Mr. Tibbetts alleged that the UDP government was planning to get rid of the rollover policy.
‘They brought the law in place, but they told business people not to worry because as soon as the  elections were over, they were going to get rid of [the term limit provisions].
Mr. Tibbetts said he knew this to be true because business people had told him so.
Schools and a balanced budget
Mr. Tibbetts criticised West Bay MLA Cline Glidden Jr. for misconstruing the meaning of the word ‘staggered’, which had been used by Cabinet Minister Arden McLean in describing the way the three new high schools would be built.
‘[Mr. Glidden] staggered all through his debate with the word staggered,’ Mr. Tibbetts said, explaining the government was not going to stagger the completion of the three new high schools, only the construction of them.
Because there is a new education system coming into place which will require the abolishment of the middle school and a sixth year of high school, Mr. Tibbetts said all three of the schools had to come on line at the same time.
‘You cannot begin with one high school and wait to build the rest,’ he said, adding that otherwise there would be schools on different education systems.

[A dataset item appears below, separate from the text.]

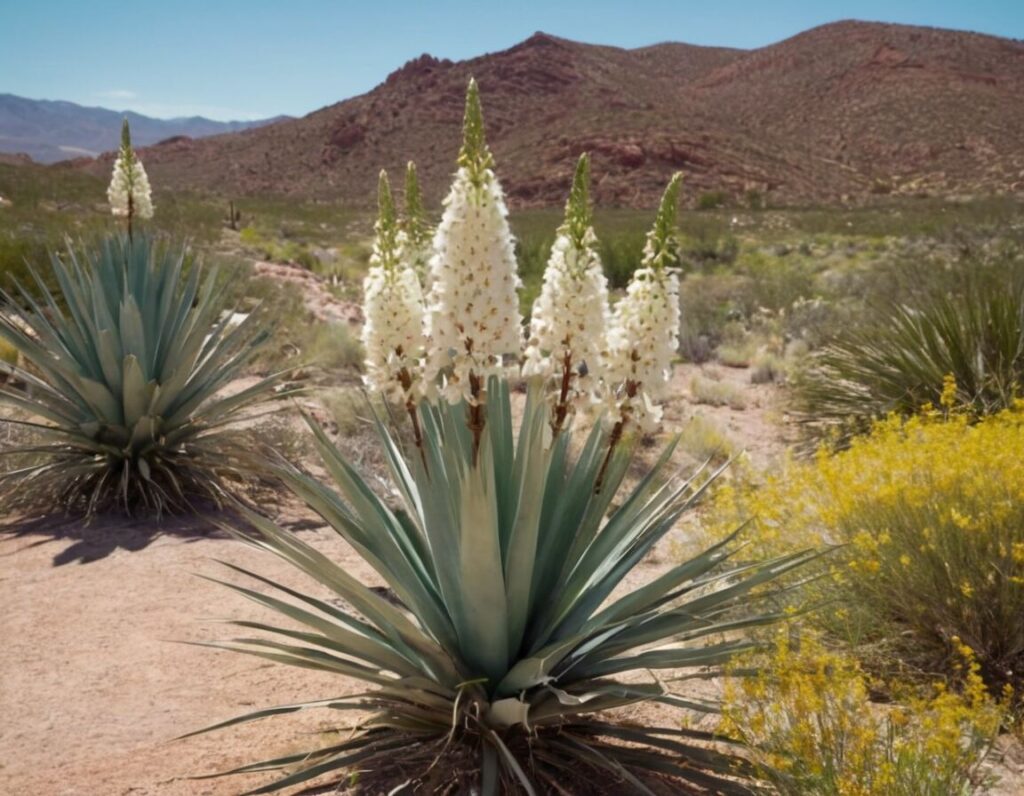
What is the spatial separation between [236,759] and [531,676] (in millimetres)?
1147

Mr. Tibbetts said Mr. Glidden was suggesting by his debate that West Bay would be the last to get its new high school.
‘Sure, that’s what he was suggesting,’ he said.

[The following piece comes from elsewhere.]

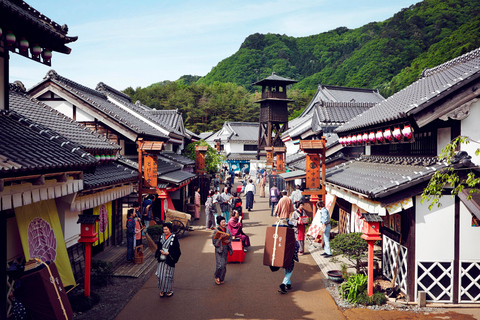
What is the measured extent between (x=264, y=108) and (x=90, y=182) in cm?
3483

‘But the truth is the contractual arrangements caused difficult negotiations to take place and those negotiations where protracted.’
Mr. Tibbetts said the contracts are to be signed soon so construction could begin on the high schools in George Town and Frank Sound. He also said if everything went as planned, the high school in West Bay would commence construction in September of this year, which would allow all three schools to come on line in time for the school year that begins in September 2010.
Mr. Tibbetts also took time to refute Mr. Glidden’s suggestion that budgets presented at the beginning of the financial year only gave an illusion of being balanced because there are inevitable supplemental appropriations.
‘You may have a tidying up at the end of the year, but it will only be odds and ends,’ he said. ‘Everything else has been accounted for in this budget. It can’t be any more real than it is.’